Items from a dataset
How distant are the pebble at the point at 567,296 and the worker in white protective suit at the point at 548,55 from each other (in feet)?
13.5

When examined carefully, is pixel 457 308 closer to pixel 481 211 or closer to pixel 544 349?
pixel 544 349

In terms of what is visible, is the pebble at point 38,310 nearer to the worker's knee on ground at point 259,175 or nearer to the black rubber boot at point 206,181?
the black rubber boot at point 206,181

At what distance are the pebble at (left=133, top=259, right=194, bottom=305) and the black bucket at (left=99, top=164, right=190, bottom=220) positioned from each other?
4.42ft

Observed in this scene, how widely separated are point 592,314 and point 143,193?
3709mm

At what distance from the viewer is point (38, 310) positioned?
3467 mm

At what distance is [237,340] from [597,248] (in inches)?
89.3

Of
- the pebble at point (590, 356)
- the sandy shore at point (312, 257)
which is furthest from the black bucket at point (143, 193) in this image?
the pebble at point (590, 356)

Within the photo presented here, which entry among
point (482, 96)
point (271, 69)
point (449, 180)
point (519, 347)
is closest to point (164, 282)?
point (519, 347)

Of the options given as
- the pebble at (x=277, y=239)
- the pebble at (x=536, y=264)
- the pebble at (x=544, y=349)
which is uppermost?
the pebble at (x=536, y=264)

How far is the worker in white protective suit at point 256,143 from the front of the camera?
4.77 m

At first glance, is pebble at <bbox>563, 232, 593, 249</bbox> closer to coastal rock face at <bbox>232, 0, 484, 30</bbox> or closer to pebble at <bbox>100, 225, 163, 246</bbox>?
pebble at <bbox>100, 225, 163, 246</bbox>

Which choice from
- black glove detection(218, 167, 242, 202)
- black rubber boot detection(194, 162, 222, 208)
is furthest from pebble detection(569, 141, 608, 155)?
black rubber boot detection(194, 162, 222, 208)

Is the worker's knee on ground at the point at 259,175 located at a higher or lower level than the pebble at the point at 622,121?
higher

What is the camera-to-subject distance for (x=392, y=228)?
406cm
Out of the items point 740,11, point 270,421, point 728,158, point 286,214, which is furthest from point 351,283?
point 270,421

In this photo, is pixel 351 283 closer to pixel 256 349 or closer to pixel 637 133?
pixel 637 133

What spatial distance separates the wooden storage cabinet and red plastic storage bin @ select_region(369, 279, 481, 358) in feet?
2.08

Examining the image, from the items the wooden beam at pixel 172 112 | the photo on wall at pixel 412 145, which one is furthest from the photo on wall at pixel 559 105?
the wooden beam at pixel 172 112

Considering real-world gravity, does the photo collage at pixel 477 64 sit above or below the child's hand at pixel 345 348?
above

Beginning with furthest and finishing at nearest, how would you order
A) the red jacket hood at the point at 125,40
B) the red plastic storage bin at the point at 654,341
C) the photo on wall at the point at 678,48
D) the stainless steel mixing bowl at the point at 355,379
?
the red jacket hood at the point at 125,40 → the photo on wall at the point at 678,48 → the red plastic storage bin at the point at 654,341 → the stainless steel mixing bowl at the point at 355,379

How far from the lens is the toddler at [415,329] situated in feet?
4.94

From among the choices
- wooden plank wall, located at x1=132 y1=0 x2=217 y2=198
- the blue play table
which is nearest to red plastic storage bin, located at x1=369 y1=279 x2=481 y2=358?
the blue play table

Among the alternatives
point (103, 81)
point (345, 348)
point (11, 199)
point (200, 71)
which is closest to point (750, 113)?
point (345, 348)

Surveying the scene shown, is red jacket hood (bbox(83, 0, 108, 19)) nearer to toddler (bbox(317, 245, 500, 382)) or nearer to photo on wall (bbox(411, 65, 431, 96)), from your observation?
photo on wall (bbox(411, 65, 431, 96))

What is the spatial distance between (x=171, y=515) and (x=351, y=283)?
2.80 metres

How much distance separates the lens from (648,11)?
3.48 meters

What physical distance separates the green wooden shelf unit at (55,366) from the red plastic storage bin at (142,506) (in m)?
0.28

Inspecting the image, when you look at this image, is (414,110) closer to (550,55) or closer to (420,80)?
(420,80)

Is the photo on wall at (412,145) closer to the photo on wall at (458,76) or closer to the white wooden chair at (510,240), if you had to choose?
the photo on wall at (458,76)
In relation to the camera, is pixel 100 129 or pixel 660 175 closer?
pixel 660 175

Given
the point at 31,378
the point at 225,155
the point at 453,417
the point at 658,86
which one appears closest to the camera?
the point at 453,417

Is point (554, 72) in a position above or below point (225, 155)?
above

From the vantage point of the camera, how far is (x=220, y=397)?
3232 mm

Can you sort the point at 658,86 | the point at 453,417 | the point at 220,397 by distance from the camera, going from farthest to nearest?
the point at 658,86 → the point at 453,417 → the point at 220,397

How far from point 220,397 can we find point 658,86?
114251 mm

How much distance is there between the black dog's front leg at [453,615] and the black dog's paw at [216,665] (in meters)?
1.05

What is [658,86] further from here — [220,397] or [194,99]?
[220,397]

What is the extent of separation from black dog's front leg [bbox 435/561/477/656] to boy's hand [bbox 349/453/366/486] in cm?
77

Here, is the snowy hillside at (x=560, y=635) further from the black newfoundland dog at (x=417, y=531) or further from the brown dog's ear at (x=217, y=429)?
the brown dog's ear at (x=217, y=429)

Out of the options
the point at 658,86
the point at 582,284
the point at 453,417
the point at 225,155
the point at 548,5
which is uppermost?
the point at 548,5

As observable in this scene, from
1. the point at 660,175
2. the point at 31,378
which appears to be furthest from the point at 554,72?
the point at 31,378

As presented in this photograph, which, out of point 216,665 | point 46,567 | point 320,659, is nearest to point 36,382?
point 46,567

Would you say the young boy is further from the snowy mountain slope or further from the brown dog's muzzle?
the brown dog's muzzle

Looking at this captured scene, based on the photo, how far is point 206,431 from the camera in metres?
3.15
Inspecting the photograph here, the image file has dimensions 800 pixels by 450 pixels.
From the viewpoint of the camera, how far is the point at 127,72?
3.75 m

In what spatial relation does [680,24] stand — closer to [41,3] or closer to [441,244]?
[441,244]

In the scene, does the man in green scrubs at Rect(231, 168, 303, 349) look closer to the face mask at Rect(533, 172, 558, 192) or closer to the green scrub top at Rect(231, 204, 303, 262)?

## Exercise directions
Reproduce, word for word, the stretch of the records from the line containing "Out of the items" through the line containing "3.48 meters", including both of those lines.

## Result
Out of the items point 740,11, point 270,421, point 728,158, point 286,214, which is furthest from point 351,283?
point 270,421

In this photo, is pixel 351 283 closer to pixel 256 349 or closer to pixel 637 133?
pixel 637 133

What spatial distance separates the wooden storage cabinet and red plastic storage bin @ select_region(369, 279, 481, 358) in feet?
2.08

Examining the image, from the items the wooden beam at pixel 172 112 | the photo on wall at pixel 412 145, which one is furthest from the photo on wall at pixel 559 105?
the wooden beam at pixel 172 112

Considering real-world gravity, does the photo collage at pixel 477 64 sit above or below the child's hand at pixel 345 348?
above

Beginning with furthest and finishing at nearest, how would you order
A) the red jacket hood at the point at 125,40
B) the red plastic storage bin at the point at 654,341
C) the photo on wall at the point at 678,48
D) the stainless steel mixing bowl at the point at 355,379
?
the red jacket hood at the point at 125,40 → the photo on wall at the point at 678,48 → the red plastic storage bin at the point at 654,341 → the stainless steel mixing bowl at the point at 355,379

How far from the lens is the toddler at [415,329] situated in feet?
4.94

From among the choices
- wooden plank wall, located at x1=132 y1=0 x2=217 y2=198
- the blue play table
which is nearest to red plastic storage bin, located at x1=369 y1=279 x2=481 y2=358?
the blue play table

Among the alternatives
point (103, 81)
point (345, 348)
point (11, 199)
point (200, 71)
which is closest to point (750, 113)?
point (345, 348)

Surveying the scene shown, is red jacket hood (bbox(83, 0, 108, 19)) nearer to toddler (bbox(317, 245, 500, 382)) or nearer to photo on wall (bbox(411, 65, 431, 96)), from your observation?
photo on wall (bbox(411, 65, 431, 96))

What is the spatial distance between (x=171, y=515) and (x=351, y=283)?
2.80 metres

How much distance separates the lens from (648,11)?
3.48 meters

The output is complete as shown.